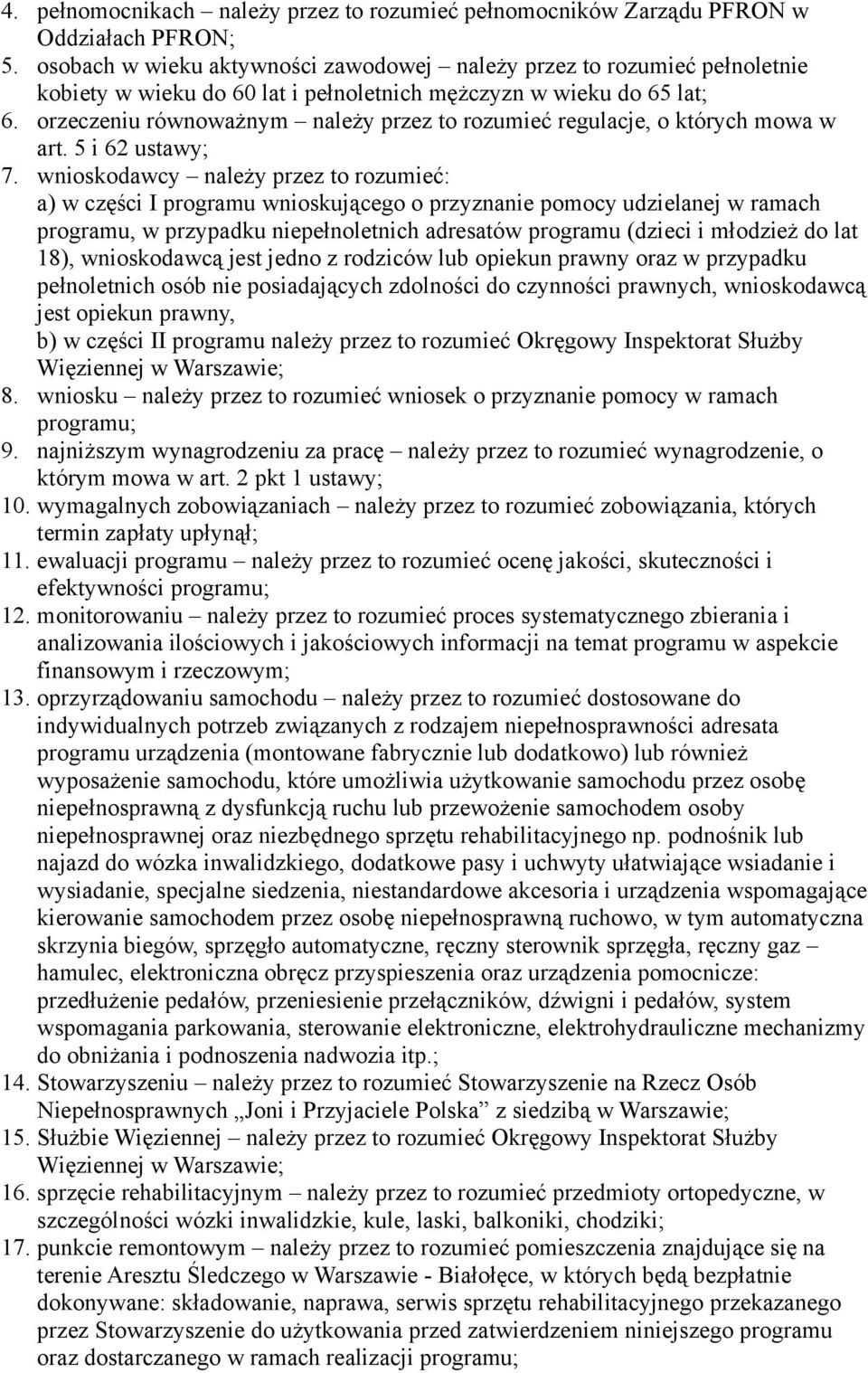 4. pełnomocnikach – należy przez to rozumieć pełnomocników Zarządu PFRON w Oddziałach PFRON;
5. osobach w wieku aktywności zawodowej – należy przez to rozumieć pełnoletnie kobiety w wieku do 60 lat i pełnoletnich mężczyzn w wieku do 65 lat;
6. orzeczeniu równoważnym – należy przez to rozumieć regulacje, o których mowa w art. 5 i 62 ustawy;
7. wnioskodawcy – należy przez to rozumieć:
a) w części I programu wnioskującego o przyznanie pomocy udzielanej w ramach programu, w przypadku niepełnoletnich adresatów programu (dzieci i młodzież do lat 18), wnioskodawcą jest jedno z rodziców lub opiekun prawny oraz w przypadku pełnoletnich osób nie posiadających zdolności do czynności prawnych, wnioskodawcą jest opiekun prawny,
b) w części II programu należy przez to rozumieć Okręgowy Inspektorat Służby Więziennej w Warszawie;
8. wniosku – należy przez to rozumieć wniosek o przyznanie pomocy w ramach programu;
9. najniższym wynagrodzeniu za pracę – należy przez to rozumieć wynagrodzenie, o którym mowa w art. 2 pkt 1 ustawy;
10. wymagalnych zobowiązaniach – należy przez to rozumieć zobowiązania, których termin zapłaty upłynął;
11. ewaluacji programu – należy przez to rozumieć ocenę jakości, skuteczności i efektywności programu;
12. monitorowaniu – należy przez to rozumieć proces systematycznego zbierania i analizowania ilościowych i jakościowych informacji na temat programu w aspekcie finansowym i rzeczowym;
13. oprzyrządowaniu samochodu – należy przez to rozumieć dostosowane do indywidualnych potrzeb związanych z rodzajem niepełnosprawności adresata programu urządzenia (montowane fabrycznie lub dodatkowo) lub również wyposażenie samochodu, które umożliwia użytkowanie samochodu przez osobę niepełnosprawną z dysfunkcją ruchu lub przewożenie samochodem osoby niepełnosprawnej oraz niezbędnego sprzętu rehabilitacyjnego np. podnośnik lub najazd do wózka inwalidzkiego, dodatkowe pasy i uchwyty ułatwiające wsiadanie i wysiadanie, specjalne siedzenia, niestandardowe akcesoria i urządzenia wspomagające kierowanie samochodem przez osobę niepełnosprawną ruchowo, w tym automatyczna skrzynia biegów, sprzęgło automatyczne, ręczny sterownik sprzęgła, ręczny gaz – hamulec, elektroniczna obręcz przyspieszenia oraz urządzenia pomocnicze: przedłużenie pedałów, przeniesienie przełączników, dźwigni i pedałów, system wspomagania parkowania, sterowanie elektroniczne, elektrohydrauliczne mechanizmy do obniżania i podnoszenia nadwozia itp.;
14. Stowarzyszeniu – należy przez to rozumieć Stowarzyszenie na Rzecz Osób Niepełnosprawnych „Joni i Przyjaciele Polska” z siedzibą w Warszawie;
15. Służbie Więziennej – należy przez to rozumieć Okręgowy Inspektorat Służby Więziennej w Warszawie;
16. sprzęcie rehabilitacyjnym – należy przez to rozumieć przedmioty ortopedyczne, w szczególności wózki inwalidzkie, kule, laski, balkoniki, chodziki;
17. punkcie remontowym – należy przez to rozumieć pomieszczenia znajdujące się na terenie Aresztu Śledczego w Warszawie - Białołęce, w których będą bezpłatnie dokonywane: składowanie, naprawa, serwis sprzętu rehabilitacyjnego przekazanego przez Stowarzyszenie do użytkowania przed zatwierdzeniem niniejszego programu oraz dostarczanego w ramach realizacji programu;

** TASK BRIEF **
Skipping any images, write out all the data exactly.

** REPLY TO THE TASK **
 4. pełnomocnikach – należy przez to rozumieć pełnomocników Zarządu PFRON w Oddziałach PFRON;
5. osobach w wieku aktywności zawodowej – należy przez to rozumieć pełnoletnie kobiety w wieku do 60 lat i pełnoletnich mężczyzn w wieku do 65 lat;
6. orzeczeniu równoważnym – należy przez to rozumieć regulacje, o których mowa w art. 5 i 62 ustawy;
7. wnioskodawcy – należy przez to rozumieć:
a) w części I programu wnioskującego o przyznanie pomocy udzielanej w ramach programu, w przypadku niepełnoletnich adresatów programu (dzieci i młodzież do lat 18), wnioskodawcą jest jedno z rodziców lub opiekun prawny oraz w przypadku pełnoletnich osób nie posiadających zdolności do czynności prawnych, wnioskodawcą jest opiekun prawny,
b) w części II programu należy przez to rozumieć Okręgowy Inspektorat Służby Więziennej w Warszawie;
8. wniosku – należy przez to rozumieć wniosek o przyznanie pomocy w ramach programu;
9. najniższym wynagrodzeniu za pracę – należy przez to rozumieć wynagrodzenie, o którym mowa w art. 2 pkt 1 ustawy;
10. wymagalnych zobowiązaniach – należy przez to rozumieć zobowiązania, których termin zapłaty upłynął;
11. ewaluacji programu – należy przez to rozumieć ocenę jakości, skuteczności i efektywności programu;
12. monitorowaniu – należy przez to rozumieć proces systematycznego zbierania i analizowania ilościowych i jakościowych informacji na temat programu w aspekcie finansowym i rzeczowym;
13. oprzyrządowaniu samochodu – należy przez to rozumieć dostosowane do indywidualnych potrzeb związanych z rodzajem niepełnosprawności adresata programu urządzenia (montowane fabrycznie lub dodatkowo) lub również wyposażenie samochodu, które umożliwia użytkowanie samochodu przez osobę niepełnosprawną z dysfunkcją ruchu lub przewożenie samochodem osoby niepełnosprawnej oraz niezbędnego sprzętu rehabilitacyjnego np. podnośnik lub najazd do wózka inwalidzkiego, dodatkowe pasy i uchwyty ułatwiające wsiadanie i wysiadanie, specjalne siedzenia, niestandardowe akcesoria i urządzenia wspomagające kierowanie samochodem przez osobę niepełnosprawną ruchowo, w tym automatyczna skrzynia biegów, sprzęgło automatyczne, ręczny sterownik sprzęgła, ręczny gaz – hamulec, elektroniczna obręcz przyspieszenia oraz urządzenia pomocnicze: przedłużenie pedałów, przeniesienie przełączników, dźwigni i pedałów, system wspomagania parkowania, sterowanie elektroniczne, elektrohydrauliczne mechanizmy do obniżania i podnoszenia nadwozia itp.;
14. Stowarzyszeniu – należy przez to rozumieć Stowarzyszenie na Rzecz Osób Niepełnosprawnych „Joni i Przyjaciele Polska” z siedzibą w Warszawie;
15. Służbie Więziennej – należy przez to rozumieć Okręgowy Inspektorat Służby Więziennej w Warszawie;
16. sprzęcie rehabilitacyjnym – należy przez to rozumieć przedmioty ortopedyczne, w szczególności wózki inwalidzkie, kule, laski, balkoniki, chodziki;
17. punkcie remontowym – należy przez to rozumieć pomieszczenia znajdujące się na terenie Aresztu Śledczego w Warszawie - Białołęce, w których będą bezpłatnie dokonywane: składowanie, naprawa, serwis sprzętu rehabilitacyjnego przekazanego przez Stowarzyszenie do użytkowania przed zatwierdzeniem niniejszego programu oraz dostarczanego w ramach realizacji programu;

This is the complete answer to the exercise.